課題 ▸
次の1.〜3.が本文の内容と合っているか、「はい」か「いいえ」で答えなさい。それぞれ、判断の決め手となる本文の言葉をそのまま引用すること。
1. マイカは自分の中で曲を3種類にわけている。
2. シングル『System』は夢の中で聴いたメロディをもとに作られた。
3. 夢から作った曲は、アルバムの中でだけ聴けるようにする予定である。
··· 本文 ···
マイカ:そのミステリーは私も死ぬまでにわかればいいなというものですし、解けないものは解けないので、あくまでもそれにまつわる他者や「私の意識」がどこまで及んでいるんだろうという「問いのアルバム」にできたらいいなと思っています。

ライアン・ヘムズワースとの共作、弟が書く歌詞。マイカが信じる直感

——実際にアルバムの曲はどのように作っていっているのですか?

マイカ:自分の中で曲を2種類にわけているんです。1つは自分が普通に暮らしながら現実世界で作っていく音楽、もう1つは覚えている範囲ではあるのですが、夢の中で聴いた音やメロディをそのまま音源にするっていう。夢の中のメロディを曲にするってよくあることではあるので、それ自体をコンセンプトにしようとは思っていないんですけど、「私の意識」ってなんだろう? みたいな問いにはなっているかなと思っています。

——リリースしたばかりのシングル『System』はどちらの種類ですか?

マイカ:『System』は現実世界で作った音楽です。今シングルカットしているのはすべて現実世界で作ったもので、いろんな人の力を借りながら自信のある作品にできました。夢から作った曲は、アルバムの中でだけ聴けるようにしようと思っています。
··· 資料 ···
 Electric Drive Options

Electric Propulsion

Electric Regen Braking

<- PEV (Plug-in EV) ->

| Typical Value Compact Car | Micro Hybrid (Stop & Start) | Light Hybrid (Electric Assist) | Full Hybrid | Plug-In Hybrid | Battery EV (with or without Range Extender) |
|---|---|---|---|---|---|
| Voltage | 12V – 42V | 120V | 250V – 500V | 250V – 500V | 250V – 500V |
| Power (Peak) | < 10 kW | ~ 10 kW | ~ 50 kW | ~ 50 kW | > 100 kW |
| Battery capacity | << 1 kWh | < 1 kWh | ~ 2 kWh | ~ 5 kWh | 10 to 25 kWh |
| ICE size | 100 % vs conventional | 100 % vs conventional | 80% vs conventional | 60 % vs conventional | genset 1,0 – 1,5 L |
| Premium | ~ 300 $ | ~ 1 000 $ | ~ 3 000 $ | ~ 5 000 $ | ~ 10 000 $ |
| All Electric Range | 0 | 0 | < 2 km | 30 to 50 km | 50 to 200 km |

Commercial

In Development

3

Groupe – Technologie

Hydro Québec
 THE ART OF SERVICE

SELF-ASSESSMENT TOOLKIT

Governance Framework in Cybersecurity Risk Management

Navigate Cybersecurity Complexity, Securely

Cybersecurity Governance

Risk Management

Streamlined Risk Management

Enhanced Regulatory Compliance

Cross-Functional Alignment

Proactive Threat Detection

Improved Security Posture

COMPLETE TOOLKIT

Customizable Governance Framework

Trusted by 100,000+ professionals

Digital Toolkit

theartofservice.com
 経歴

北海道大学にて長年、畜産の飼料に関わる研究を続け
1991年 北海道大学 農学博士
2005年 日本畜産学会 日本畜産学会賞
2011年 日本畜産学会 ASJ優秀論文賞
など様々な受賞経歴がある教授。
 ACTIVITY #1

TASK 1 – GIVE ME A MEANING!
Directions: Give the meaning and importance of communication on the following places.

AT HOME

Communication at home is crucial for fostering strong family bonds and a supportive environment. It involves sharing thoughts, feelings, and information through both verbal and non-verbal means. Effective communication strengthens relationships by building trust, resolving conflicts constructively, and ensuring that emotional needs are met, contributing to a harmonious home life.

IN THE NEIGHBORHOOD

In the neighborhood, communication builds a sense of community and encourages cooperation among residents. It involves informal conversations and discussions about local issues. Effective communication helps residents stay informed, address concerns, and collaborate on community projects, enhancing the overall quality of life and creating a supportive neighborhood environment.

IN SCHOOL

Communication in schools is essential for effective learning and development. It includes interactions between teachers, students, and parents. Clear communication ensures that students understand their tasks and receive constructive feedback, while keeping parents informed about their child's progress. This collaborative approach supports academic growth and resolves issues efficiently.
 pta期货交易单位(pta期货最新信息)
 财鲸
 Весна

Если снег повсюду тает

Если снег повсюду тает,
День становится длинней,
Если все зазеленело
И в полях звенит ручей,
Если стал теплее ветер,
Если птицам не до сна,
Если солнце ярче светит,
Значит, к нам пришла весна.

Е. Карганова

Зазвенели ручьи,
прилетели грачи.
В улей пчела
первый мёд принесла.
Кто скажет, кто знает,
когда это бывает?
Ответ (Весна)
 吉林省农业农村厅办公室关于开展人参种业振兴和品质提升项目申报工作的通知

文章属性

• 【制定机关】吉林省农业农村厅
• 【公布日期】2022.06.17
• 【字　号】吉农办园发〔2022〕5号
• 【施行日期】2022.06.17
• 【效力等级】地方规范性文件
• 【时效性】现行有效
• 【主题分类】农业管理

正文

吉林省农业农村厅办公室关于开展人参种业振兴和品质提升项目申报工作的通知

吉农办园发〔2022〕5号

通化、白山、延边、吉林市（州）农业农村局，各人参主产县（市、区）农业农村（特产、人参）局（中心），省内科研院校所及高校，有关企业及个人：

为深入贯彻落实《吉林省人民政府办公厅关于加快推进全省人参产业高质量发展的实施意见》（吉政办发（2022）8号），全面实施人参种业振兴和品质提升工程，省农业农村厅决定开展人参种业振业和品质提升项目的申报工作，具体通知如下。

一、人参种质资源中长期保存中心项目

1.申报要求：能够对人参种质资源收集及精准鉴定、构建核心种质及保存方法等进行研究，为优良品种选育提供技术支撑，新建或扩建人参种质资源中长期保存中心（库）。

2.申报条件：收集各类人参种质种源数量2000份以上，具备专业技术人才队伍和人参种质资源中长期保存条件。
···
解答 ▸
1. いいえ。「自分の中で曲を2種類にわけているんです。」
2. いいえ。「『System』は現実世界で作った音楽です。」
3. はい。「夢から作った曲は、アルバムの中でだけ聴けるようにしようと思っています。」